Jonathan percebeu o quanto a reação de Eva às coisas relacionadas a si mesmo lhe fazia diferença, perguntando-se se, em vez de ele tê-la dado asas, não havia sido justamente o contrário.

Seis anos haviam se passado desde que ele havia acordado no hospital. Quando pensava em quanto tempo eles haviam demorado para se apaixonar um pelo outro e deixar que as vidas de ambos virassem de cabeça para baixo, sentia-se um tanto inconsequente, mas, então, olhava para a mulher que caminhava ao seu lado pela estradinha charmosa de lajotas coloridas e o direcionava aquele exato mesmo olhar inacreditavelmente apaixonado de seis anos atrás e sentia que faria tudo de novo.

Eva o havia, naquele dia, convidado para ir até a cidade vizinha, comprar bugigangas para que pudessem enfeitar a casa para o natal.
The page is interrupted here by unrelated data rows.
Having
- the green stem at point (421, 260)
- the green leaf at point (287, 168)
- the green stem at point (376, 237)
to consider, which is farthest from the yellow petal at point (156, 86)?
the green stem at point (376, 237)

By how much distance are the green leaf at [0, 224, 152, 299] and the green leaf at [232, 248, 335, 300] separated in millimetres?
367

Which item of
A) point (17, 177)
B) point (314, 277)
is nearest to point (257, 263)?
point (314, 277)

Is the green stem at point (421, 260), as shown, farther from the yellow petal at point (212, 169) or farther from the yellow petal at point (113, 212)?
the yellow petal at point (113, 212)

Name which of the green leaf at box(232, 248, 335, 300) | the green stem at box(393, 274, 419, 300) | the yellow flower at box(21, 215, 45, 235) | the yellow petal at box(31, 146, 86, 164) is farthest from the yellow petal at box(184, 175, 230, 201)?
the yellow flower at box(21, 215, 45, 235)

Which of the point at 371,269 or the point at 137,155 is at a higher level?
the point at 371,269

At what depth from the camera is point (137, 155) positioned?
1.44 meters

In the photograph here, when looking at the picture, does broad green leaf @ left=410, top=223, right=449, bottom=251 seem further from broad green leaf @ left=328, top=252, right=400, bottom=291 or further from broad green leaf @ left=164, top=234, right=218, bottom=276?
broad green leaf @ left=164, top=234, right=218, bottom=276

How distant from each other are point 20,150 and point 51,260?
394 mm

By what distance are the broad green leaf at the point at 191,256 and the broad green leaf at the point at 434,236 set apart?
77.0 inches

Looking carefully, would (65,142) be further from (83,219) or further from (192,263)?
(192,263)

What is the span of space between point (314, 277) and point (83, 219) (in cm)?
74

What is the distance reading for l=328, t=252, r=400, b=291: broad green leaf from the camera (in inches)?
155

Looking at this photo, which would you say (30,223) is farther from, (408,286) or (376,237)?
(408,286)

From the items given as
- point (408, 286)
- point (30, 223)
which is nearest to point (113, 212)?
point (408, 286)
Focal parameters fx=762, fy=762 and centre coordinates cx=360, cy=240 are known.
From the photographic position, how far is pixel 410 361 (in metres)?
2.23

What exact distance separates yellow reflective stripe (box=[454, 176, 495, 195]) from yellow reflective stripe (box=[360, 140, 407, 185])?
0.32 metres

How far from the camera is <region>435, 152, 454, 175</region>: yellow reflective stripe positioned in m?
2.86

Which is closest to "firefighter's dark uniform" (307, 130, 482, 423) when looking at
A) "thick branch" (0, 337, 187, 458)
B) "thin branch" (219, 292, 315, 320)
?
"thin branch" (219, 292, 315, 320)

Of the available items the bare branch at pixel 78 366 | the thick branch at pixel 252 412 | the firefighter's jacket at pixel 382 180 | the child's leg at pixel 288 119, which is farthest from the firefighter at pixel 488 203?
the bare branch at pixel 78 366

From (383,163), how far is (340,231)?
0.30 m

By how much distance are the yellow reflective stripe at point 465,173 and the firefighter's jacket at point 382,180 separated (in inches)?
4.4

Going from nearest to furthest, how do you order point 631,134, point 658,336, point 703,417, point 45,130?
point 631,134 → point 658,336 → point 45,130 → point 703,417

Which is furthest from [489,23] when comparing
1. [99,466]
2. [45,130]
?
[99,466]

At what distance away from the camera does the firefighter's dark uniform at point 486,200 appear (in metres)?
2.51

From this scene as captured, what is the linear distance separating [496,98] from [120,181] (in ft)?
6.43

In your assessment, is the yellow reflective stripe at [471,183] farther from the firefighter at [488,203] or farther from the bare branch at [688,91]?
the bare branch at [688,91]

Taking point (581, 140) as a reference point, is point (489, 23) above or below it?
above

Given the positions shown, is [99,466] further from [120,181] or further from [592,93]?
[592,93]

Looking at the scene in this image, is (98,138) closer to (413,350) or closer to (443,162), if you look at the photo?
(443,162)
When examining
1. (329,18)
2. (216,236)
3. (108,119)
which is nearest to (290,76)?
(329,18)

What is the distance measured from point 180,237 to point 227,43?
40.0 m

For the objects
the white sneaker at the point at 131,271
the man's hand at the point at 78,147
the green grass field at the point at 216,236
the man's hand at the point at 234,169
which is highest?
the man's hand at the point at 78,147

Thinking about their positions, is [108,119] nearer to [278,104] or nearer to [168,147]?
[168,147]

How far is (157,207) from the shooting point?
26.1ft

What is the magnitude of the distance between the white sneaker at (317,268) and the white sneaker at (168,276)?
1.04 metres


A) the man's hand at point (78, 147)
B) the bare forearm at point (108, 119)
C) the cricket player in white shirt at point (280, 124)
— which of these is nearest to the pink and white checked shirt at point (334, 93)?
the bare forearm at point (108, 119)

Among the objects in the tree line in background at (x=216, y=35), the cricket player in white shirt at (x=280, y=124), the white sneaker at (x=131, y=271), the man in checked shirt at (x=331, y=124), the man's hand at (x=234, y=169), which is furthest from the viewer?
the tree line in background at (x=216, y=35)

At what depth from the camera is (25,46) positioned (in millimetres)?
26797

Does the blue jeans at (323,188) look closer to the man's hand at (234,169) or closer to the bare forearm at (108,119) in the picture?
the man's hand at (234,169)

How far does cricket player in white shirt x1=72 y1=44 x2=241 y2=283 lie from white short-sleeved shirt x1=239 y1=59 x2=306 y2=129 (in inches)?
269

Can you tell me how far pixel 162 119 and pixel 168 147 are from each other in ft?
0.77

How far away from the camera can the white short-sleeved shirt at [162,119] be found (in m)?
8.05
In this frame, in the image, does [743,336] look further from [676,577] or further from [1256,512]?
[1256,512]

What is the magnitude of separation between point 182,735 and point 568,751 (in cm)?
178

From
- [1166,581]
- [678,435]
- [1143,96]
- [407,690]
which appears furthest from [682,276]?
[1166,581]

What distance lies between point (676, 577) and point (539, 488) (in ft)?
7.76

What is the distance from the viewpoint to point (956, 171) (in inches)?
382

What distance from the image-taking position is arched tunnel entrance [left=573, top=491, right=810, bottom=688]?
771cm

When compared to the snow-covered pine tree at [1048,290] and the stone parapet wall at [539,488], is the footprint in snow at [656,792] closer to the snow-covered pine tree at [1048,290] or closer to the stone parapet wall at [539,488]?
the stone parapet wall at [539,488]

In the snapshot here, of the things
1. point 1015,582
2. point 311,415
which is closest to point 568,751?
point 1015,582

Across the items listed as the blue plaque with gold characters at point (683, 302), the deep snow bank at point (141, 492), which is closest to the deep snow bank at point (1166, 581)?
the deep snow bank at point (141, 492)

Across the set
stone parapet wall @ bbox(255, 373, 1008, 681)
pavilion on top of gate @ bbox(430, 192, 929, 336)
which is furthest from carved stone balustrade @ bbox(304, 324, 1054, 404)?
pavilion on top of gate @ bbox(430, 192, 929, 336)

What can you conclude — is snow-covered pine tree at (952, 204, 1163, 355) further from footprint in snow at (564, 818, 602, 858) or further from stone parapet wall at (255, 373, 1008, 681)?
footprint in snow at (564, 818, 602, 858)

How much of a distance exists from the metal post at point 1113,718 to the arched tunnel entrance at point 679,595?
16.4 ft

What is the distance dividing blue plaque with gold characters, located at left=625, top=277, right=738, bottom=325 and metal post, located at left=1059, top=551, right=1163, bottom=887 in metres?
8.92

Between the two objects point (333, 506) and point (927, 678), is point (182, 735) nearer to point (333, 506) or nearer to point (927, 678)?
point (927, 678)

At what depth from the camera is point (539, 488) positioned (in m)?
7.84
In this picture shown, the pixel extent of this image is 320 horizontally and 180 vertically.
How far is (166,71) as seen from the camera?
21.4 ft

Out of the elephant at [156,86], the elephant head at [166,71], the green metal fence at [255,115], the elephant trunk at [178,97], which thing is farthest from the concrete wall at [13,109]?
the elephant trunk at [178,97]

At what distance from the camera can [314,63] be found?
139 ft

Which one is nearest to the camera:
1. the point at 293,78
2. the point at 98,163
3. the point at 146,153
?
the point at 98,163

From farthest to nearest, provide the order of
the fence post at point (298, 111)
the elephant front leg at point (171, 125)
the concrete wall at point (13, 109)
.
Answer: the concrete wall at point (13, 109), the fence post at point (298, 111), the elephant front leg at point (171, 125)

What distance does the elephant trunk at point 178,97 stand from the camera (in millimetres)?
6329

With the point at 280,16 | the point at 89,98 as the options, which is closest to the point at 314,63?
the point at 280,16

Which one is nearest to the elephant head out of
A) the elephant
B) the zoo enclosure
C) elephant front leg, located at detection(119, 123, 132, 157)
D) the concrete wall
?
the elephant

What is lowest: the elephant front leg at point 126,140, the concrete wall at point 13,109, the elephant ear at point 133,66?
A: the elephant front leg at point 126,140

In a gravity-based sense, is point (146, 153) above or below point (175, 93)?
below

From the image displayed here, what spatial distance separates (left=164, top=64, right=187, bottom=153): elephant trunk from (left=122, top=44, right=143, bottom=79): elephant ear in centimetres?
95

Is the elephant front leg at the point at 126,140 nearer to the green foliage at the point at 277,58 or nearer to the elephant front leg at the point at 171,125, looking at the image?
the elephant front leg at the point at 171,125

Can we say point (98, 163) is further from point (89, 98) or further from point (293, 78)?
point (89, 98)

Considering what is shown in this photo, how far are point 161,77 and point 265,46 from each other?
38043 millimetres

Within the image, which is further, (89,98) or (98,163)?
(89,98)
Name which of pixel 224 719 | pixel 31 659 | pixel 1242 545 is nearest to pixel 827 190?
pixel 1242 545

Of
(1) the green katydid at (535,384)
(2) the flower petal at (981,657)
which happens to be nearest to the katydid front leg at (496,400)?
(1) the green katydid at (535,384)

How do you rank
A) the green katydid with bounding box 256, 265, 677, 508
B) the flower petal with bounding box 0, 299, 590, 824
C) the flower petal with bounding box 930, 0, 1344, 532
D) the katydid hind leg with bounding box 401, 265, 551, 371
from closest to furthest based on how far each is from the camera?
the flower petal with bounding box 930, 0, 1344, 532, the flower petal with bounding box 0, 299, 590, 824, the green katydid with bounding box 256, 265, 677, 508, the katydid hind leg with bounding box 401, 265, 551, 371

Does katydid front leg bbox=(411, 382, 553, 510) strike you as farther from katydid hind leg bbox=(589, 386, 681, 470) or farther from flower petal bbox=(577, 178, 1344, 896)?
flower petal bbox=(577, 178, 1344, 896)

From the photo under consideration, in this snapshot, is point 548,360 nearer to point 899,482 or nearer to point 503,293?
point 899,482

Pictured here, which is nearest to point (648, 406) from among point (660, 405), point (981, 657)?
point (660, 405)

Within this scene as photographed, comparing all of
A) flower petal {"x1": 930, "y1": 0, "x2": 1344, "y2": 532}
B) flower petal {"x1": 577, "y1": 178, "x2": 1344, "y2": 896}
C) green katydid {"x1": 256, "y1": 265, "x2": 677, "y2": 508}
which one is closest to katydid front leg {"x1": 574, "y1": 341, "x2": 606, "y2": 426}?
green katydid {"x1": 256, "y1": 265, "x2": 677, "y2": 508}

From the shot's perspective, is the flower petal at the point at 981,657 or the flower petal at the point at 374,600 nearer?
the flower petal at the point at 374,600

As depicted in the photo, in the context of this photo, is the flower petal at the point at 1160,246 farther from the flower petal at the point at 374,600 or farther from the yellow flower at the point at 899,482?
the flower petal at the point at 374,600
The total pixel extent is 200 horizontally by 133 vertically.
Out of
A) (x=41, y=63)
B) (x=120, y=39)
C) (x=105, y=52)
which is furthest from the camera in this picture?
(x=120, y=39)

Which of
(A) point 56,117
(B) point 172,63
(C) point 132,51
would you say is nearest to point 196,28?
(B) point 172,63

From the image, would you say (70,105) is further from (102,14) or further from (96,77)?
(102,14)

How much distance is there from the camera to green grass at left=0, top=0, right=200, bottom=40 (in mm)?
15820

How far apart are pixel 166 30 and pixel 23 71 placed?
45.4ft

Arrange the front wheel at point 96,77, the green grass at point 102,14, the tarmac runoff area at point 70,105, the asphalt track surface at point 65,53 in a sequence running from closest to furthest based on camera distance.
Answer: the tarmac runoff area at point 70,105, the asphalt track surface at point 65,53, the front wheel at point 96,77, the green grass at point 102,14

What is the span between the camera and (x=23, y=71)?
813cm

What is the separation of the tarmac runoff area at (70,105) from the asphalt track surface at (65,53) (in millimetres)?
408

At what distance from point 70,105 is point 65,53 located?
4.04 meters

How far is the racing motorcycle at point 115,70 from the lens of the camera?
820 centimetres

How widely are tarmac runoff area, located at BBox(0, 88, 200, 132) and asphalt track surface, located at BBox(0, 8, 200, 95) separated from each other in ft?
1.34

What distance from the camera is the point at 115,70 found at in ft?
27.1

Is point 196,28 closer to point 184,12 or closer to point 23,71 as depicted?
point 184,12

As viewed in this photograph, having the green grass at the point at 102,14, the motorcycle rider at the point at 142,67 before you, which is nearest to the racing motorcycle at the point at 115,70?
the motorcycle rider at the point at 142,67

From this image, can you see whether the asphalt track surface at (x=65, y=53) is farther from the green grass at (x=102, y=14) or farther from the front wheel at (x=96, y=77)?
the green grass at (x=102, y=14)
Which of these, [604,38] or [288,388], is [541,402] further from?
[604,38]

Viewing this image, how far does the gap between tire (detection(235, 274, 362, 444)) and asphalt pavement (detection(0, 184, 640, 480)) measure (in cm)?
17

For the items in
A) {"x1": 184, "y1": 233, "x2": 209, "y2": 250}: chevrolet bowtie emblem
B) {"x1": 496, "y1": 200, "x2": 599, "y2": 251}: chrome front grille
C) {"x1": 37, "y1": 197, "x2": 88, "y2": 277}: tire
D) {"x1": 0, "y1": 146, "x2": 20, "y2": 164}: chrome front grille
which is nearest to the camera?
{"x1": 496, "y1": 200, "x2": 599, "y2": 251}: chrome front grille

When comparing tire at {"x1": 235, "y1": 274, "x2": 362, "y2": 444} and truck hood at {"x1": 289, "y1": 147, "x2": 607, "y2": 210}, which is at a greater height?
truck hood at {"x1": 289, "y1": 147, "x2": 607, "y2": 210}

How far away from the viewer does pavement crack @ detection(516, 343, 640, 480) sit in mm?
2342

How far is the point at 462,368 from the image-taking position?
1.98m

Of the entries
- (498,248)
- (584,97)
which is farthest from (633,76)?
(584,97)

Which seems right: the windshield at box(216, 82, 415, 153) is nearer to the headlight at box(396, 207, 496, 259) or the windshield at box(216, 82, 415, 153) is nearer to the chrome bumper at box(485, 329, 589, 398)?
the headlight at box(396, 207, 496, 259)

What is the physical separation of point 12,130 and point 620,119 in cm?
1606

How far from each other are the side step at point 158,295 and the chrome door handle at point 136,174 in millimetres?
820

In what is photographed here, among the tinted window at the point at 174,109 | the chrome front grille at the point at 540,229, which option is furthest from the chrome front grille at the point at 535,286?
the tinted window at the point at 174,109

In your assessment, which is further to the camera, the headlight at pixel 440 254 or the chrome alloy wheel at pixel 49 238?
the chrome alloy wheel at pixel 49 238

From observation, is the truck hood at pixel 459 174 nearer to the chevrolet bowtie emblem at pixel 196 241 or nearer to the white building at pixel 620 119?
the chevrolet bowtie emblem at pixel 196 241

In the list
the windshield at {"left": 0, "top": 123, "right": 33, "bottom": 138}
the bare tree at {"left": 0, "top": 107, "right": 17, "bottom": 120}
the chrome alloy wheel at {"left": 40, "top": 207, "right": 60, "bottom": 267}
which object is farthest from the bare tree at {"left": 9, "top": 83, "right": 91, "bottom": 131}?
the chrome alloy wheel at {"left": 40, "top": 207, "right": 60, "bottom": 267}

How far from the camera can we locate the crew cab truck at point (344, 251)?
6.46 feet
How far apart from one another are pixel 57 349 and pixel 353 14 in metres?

A pequena Raquel havia insistido para que o tema dos enfeites, naquele ano, fosse da cor azul, segundo ela, sua cor favorita naquele mês. Aos cinco anos, com os cabelos tão dourados quanto o raiar do sol e os olhos enormes e azuis como o céu, parecia uma cópia em miniatura de Eva, mas, tinha a personalidade tão semelhante à do pai que, por vezes, fazia com que Eva a ficasse admirando, encantada, enquanto ela falava e expunha seus sentimentos de maneira tão pragmática e aberta sobre o que quer que fosse.

Após três anos morando na cidade no litoral, em um apartamento menor, para onde haviam se mudado, Jonathan havia, assim como planejado, pedido sua demissão da Gama&Gama, aonde havia assumido o papel de braço direito do então diretor executivo, seu amigo e padrinho de sua filha, Thomas Gama.

Após muito conversarem sobre o assunto, Jonathan e Eva se mudaram para o interior, para a casa há vários anos abandonada aonde o avô de Jonathan costumava viver quando saudável, nem tão longe da casa dos pais de Jonathan para que eles precisassem vir de malas, nem tão perto para que pudessem vir de pantufas. Quedava-se ao outro extremo das terras dos Valente, uma grande fazenda verde.